DOCUMENT SEGMENT:
BEGIN

# Newbie Type 2



## big_daddy (Mar 15, 2015)

Hello guys, I've been type 2 since October 2012, due to passing out during freshers week.

I am currently on metformin (slow-release) 1000mg twice a day, gliclazide 80mg twice a day, ramipril 10mg once daily, lixisenatide 10/20mg injection everyday (alternating between 10mg and 20mg fortnightly).

I am also a diet coke addict, have a binge eating disorder and weigh 23 stone 4 pounds (148kg). My eating patterns are awful and rarely test my blood sugar levels.


----------



## Northerner (Mar 15, 2015)

Hi big_daddy, welcome to the forum  Are you getting any help to tackle your eating disorder?


----------



## big_daddy (Mar 15, 2015)

Northerner said:


> Hi big_daddy, welcome to the forum  Are you getting any help to tackle your eating disorder?



Hello Northerner, I've had help with my binge eating, but it has not helped. My friends are supporting me, also I forgot to mention that I go the gym, but i've not been in 3 weeks.


----------



## Northerner (Mar 15, 2015)

big_daddy said:


> Hello Northerner, I've had help with my binge eating, but it has not helped. My friends are supporting me, also I forgot to mention that I go the gym, but i've not been in 3 weeks.



Sorry to hear that, but good that you have support from your friends. Have you considered joining a slimming club to give you a bit more motivation? Things can be much easier when you're not having to deal with them on your own.

What's putting you off going to the gym? If you could get some regular exercise going, even just a half hour's walk a day, it would probably help a lot with your blood sugar control, and maybe help you to feel better in yourself - I know I always get a boost to my spirits and energy when I have been out for a run


----------



## stephknits (Mar 15, 2015)

Welcome to the forum, big daddy.  You've come to a great place for help and support.


----------



## Lindarose (Mar 15, 2015)

Hi big_daddy and welcome If you read through this forum you can't fail to be inspired by the way some members have turned their lives around often reducing medication and improving life quality. It can feel like mission impossible but if you can start with slow steps and get into the right mind set sure you'll feel so much better. It's good to share the good and not so good days with people on here who know just how it feels Good luck


----------



## big_daddy (Mar 15, 2015)

END

DATASET EXCERPTS:
BEGIN

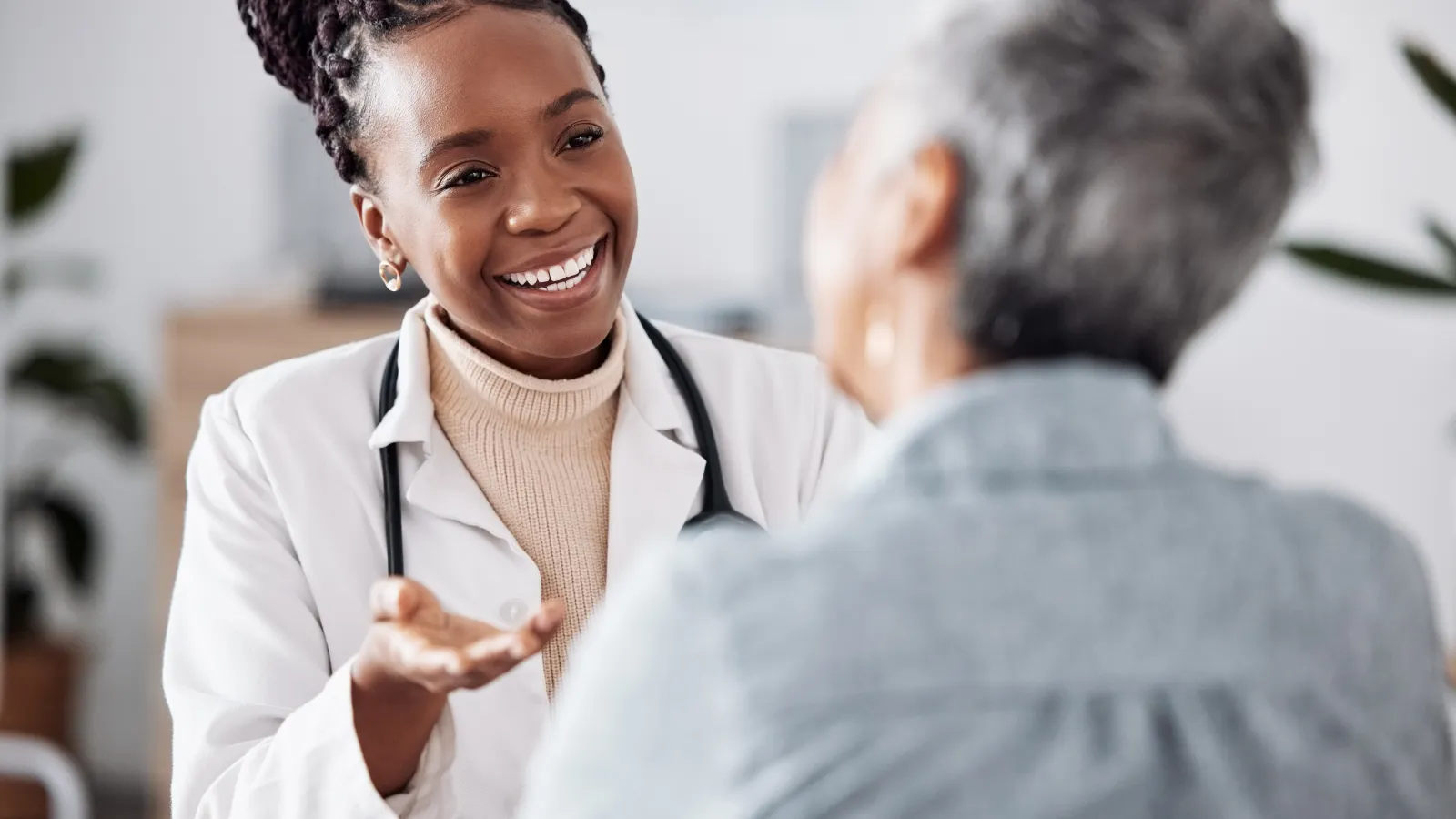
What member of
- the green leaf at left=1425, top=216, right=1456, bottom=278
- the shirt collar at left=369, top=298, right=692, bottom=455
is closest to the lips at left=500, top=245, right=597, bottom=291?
the shirt collar at left=369, top=298, right=692, bottom=455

END

INSTRUCTIONS:
1. Write out the forum thread again from "Hello guys, I've" up to and including "blood sugar levels.", swapping "metformin" for "sitagliptin".
2. Answer these questions from the forum thread, giving each answer the same letter as its question.
(a) Since when has big_daddy been type 2?
(b) How many weeks has it been since big_daddy last went to the gym?
(c) What does Northerner suggest joining for more motivation?

ANSWERS TO EACH TASK:
1.
Hello guys, I've been type 2 since October 2012, due to passing out during freshers week.

I am currently on sitagliptin (slow-release) 1000mg twice a day, gliclazide 80mg twice a day, ramipril 10mg once daily, lixisenatide 10/20mg injection everyday (alternating between 10mg and 20mg fortnightly).

I am also a diet coke addict, have a binge eating disorder and weigh 23 stone 4 pounds (148kg). My eating patterns are awful and rarely test my blood sugar levels.

2.
(a) Since October 2012.
(b) 3 weeks.
(c) A slimming club.